Ich ahnte, was der Sahbeth-Bei beabsichtigte, und trat zu Isla Ben Maflei, welcher neben Senitza am Brunnen saß.

»Denkst Du, daß wir heute unsern Prozeß gewinnen werden?«

»Ich denke gar nichts; ich überlasse Alles Dir,« antwortete er.

»Und wenn wir ihn gewinnen, was wird mit Abrahim geschehen?«

»Nichts. Ich kenne diese Leute. Abrahim wird dem Bimbaschi Geld geben oder einen der kostbaren Ringe, die er an den Fingern trägt, und der Baschi wird ihn laufen lassen.«

»Wünschest Du seinen Tod?«

»Nein. Ich habe Senitza gefunden, das ist mir genug.«

»Und wie denkt Deine Freundin darüber?«

Senitza antwortete selbst:

»Effendi, ich war sehr unglücklich, jetzt aber bin ich frei. Ich werde nicht mehr an ihn denken.«

Das befriedigte mich. Jetzt galt es nur noch, den Abu el Reïsahn zu befragen.
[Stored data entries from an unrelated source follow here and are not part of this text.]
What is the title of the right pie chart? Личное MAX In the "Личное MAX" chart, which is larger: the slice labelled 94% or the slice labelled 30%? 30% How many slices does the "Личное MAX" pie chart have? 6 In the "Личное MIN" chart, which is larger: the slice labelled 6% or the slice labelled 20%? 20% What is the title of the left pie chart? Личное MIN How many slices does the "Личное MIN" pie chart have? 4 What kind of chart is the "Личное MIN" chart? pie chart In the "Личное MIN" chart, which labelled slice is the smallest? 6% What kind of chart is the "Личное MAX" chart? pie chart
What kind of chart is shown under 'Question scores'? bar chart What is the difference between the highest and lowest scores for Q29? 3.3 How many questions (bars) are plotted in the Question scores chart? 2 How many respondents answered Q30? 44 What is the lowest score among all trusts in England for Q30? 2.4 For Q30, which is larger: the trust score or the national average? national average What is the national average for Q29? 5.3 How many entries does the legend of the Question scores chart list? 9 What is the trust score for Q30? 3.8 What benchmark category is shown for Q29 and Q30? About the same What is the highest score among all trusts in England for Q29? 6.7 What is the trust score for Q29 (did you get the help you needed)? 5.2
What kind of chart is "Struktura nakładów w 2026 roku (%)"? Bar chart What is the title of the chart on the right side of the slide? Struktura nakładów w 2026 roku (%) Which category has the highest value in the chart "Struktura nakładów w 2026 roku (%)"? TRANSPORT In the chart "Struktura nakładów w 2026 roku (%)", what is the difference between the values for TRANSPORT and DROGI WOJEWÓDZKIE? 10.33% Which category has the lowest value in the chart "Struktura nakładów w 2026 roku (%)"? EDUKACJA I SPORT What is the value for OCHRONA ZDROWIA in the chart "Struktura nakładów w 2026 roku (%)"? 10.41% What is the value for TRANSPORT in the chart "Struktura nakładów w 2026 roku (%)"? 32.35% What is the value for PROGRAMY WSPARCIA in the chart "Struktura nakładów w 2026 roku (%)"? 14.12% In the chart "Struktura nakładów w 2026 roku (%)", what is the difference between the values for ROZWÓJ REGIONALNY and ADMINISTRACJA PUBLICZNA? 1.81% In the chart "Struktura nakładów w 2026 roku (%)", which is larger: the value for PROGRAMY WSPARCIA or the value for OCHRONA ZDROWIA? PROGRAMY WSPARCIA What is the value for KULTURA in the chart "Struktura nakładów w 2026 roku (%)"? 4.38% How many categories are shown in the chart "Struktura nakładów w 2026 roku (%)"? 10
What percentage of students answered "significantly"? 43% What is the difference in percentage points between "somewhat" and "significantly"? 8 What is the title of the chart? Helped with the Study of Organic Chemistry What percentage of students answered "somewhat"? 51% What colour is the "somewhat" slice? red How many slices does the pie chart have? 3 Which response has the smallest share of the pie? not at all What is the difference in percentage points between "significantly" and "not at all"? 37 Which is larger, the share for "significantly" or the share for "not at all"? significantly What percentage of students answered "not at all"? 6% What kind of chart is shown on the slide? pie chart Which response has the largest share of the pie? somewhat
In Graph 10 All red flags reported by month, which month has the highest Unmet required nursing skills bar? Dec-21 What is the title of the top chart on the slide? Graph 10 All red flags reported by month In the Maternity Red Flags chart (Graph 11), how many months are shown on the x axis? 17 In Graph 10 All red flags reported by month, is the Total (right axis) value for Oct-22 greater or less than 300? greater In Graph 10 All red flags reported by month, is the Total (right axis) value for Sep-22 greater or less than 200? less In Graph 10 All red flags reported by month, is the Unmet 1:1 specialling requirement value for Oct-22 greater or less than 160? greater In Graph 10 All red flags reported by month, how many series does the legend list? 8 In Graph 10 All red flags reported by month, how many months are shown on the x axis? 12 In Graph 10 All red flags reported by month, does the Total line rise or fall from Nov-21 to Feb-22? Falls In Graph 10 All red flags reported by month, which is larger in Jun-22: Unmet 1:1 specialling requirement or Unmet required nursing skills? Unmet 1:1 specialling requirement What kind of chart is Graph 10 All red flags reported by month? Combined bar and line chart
Er erklärte mir rundweg, daß er sehr froh sei, mit heiler Haut davon zu kommen, und so machte ich mich beruhigt an das Recognosciren.

Ich schritt durch den Ausgang hinaus auf die Straße. Die heiße Tageszeit war eingetreten, und ich sah keinen Menschen auf der Straße. Es war klar, daß der Sahbeth-Bei wünschte, daß wir uns selbst ranzioniren und nicht auf seine Entscheidung warten möchten; ich kehrte daher in den Hof zurück, theilte den Leuten meine Ansicht mit und forderte sie auf, mir zu folgen. Sie thaten es, und kein Mensch trat unserm Thun entgegen.

Als wir die Dahabië erreichten, ergab es sich, daß sie von den Khawassen verlassen worden war. Ein Freund und Bewunderer der Ladung, welche aus Sennesblättern bestand, hätte ganz ungestört eine Annexion vornehmen können.

Der Sandal lag nicht mehr am Ufer; er war verschwunden. Jedenfalls hatte der würdige Chalid Ben Mustapha noch eher als wir die Absicht des Richters begriffen und sich mit Schiff und Bemannung davon gemacht.

Wo aber befand sich Abrahim-Mamur?

Dies zu erfahren, wäre uns nicht gleichgültig gewesen; denn es war nicht nur möglich, sondern sehr wahrscheinlich, daß er uns im Auge behalten werde. Ich wenigstens hatte die Ahnung, ihn früher oder später wieder einmal zu treffen.

Die Dahabië lichtete den Anker, und wir setzten unsere unterbrochene Fahrt fort mit dem wohlthuenden Bewußtsein, einer sehr schlimmen Lage glücklich entronnen zu sein.